After the season of much indulgence for many, during January it could be said that the body needs a holiday from all the hard work. Let’s talk detox!
One traditional method of detoxing or purifying the body is fasting. This can be a route to increased wellbeing. However not everyone will feel better and for some the positive results may be slow to arrive.
Modern day regimens tend to adopt a modified fasting approach, where emphasis is placed on a low-toxin eating plan, incorporating the key nutrients needed to speed up the natural ability of the body to detoxify. Some will make claim that doing this once a year can help make a positive difference to energy levels.
Remember though prevention is always better than cure. A balanced optimal diet, cutting down and controlling the intake of toxic substances will help maintain and promote healthy liver function.
Changing a diet regime is only one aspect of detoxification. Natural chemical processes are continually working within the body to allow for detoxification. Much of what goes on within the body during this process is essentially substances breaking down, building up and being turned from one thing to another. Up to 80% involves detoxifying potentially harmful substances (www.patrickholford.com). The liver is responsible for this. It is a clearing house with the ability to sense harmful substances, turn them into something harmless and make preparations for their elimination.
The liver detoxifies substances by sticking things on to them so that they are ready to be eliminated from the body in a process called conjugation, of which there are four types. Each type needs to work optimally. In order for this to happen sufficiently it is important the body has an adequate supply of some key fundamental nutrients including minerals, vitamins and antioxidants. The nutrients in vegetables such as broccoli, cauliflower, kale, cabbage and Brussel sprouts are especially supportive to this process.

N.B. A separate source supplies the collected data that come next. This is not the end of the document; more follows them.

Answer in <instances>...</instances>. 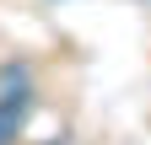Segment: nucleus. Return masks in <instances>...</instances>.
Listing matches in <instances>:
<instances>
[{"mask_svg": "<svg viewBox=\"0 0 151 145\" xmlns=\"http://www.w3.org/2000/svg\"><path fill=\"white\" fill-rule=\"evenodd\" d=\"M27 113H32V97H0V145H11L22 134Z\"/></svg>", "mask_w": 151, "mask_h": 145, "instance_id": "nucleus-1", "label": "nucleus"}]
</instances>
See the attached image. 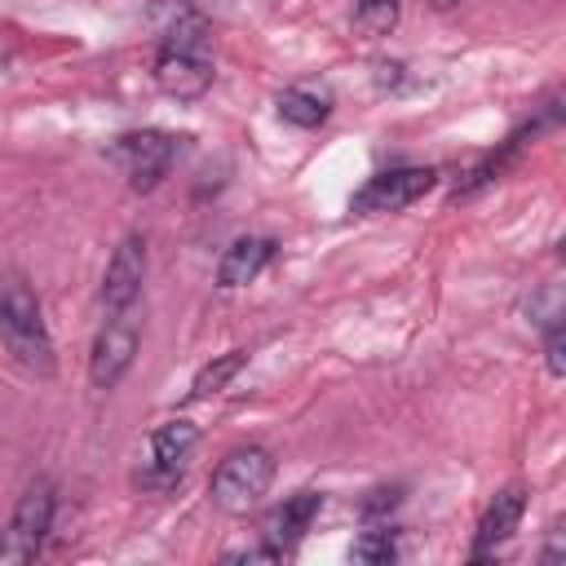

Trying to maintain a good alkaline-acid balance in the body, especially avoiding excess acidity, will also help. Specific supplements can be taken but should ideally be on the advice of a nutritional consultant.
Antioxidants are chemicals that are able to disarm particles known as oxidants. Oxidants are the harmful toxic substances made from combustion processes such as smoking, exhaust fumes, radiation, fried or barbecued foods and normal bodily processes. Balancing the exposure of these oxidants with the intake of antioxidants is vital to maintain optimum health.
Taking a comprehensive antioxidant supplement could be helpful for many people depending on their level of different exposures and lifestyle. It is advisable to seek advice from a nutritional consultant before taking any new supplements.
Examples of antioxidants are:
- Vitamin A and beta carotene
- Vitamin C
- Vitamin E
- Anthocyanidins (eg cherries, blueberry, cranberry and blackberry)
- Specific detox plans should ideally be started and during a time when there is as little going on as possible
- Time frame can be anything from 3 to 7 days
- 15 mins of exercise daily (eg walking, jogging, cycling)
- Avoid caffeine and alcohol
- Try and drink 1-1.5 litres of water and herbal teas throughout the day
- Stimulate – have half a pint of fresh fruit or vegetable juice with fresh grated ginger
- Eat abundantly – Fruit – especially fresh apricots, berries, cantaloupe melon, red grapes, kiwi, papaya and peaches. Vegetables – especially broccoli, kale, red cabbage, peppers, Brussel sprouts, beetroot, spinach, watercress, sprouts and sweet potato
- Eat moderately – grains (no more than twice a day) fish (no more than once a day) nuts and seeds, oils (olive oil, flaxseed, rapeseed, groundnut) instead of butter for cooking
- Avoid – meat products, dairy products, salt, artificial sweeteners, fried food, caffeine, eggs and potatoes.
This is meant as guidance only and will not be suitable for all. If you have any chronic health conditions please seek advice from a dietician or G.P.